RRSPs just not right for everyone
By Gordon Powers, Sympatico / MSN Finance
Despite the big push to the RRSP deadline, some people will probably be better off by not investing in an RRSP at all. And, for many others, they’re likely a low priority.
If you're in a higher tax bracket, then making the maximum RRSP contribution as early as possible should pay off. But for more modest earners straining under the weight of consumer debt, or lower-income seniors approaching retirement, the case is not as clear.
Ideally, you're looking to invest when you're facing a high marginal rate and then taking it out when you're subject to a lower tariff. If it looks like it's going to be the other way around, you're not going to be better off.
In truth, many investors in the lower tax brackets – roughly $37,000 or below in Ontario -- may have much less to gain from making an RRSP contribution than they think, particularly as they get older. Potential buyers who are less well off and expect to receive the Guaranteed Income Supplement – currently available to Canadians earning less than $15,672 a year -- should probably think twice about RRSPs, for instance.
For these low-income seniors, a bit of extra cash from RRSPs in retirement can actually erode their standard of living.
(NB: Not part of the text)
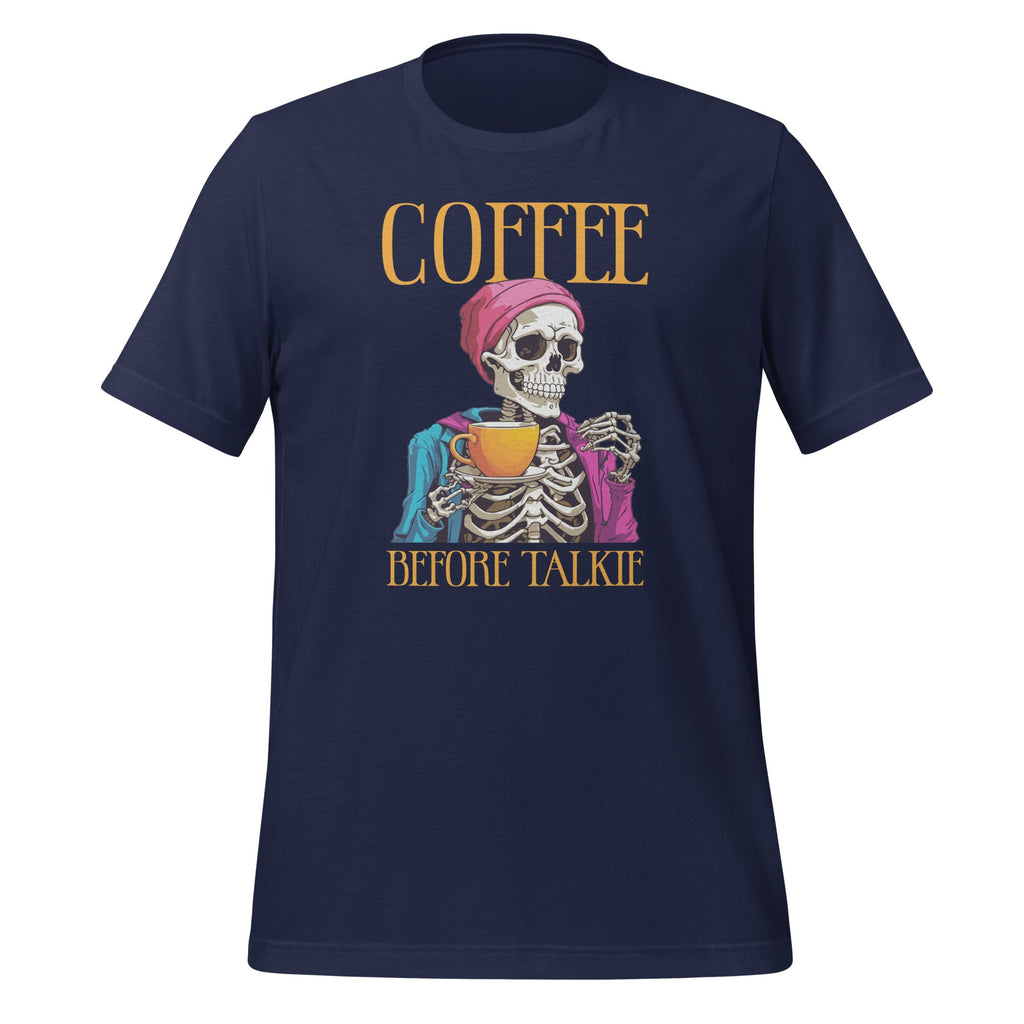 Coffee Before Talkie Drinking Skeleton Funny Halloween product image 2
That's because it counts against their GIS, which is reduced by 50 cents for every dollar of retirement income. And they'll likely lose out on other benefits like rent subsidies, drug benefits, and social aid programs as well.
Posted by: Roberto | Feb 18, 2022 10:56:26 AM
Is good to know that. I'll glad to know more about al kind of thing that to be affecting the senior economic in their future.
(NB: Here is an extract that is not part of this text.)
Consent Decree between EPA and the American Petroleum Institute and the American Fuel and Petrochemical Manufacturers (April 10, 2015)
Posted by: SP | Feb 18, 2022 7:45:37 PM
Who might RRSP's benefit nowadays?
People who invest in stocks (Nortel/Chrysler/Eron/Tyco) see their returns evaporate.
People who put their money in Banks will see their savings evaporate (see "quantitative easing").
I am really at a loss to see who would benefit from RRSP's in this climate.
Posted by: Rhonda Sherwood, CFP, FMA | Feb 20, 2022 1:06:26 AM
As a financial advisor I am often confronted by people who are quickly approaching retirement and are now realizing that they just didn't save enough. Too little, too late. They focused on funding their mortgage or lifestyle or thought they would be with a company long enough to benefit from a decent pension. Then 55 or 60 hits and they have little to no cash put aside and a small, if any, company pension. So unless they sell their home retirement looks pretty bleak.
What I like about RRSPs besides the obvious tax rebate and the benefit of compound growth is that it is a vehicle that discourages people from making unnecessary withdrawals until they are in a lower tax bracket. Or put another way, if you save money in a regular investment account your more apt to touching the money as there are no penalties on withdraws. While if you withdraw your RRSP you have to claim the full amount as income. So in my experience, people tend to avoid taking money from their RRSPs. If you set up a monthly savings plan, start young and be consistent you could potentially have quit a nest egg to fund lifestyle in your retirement years.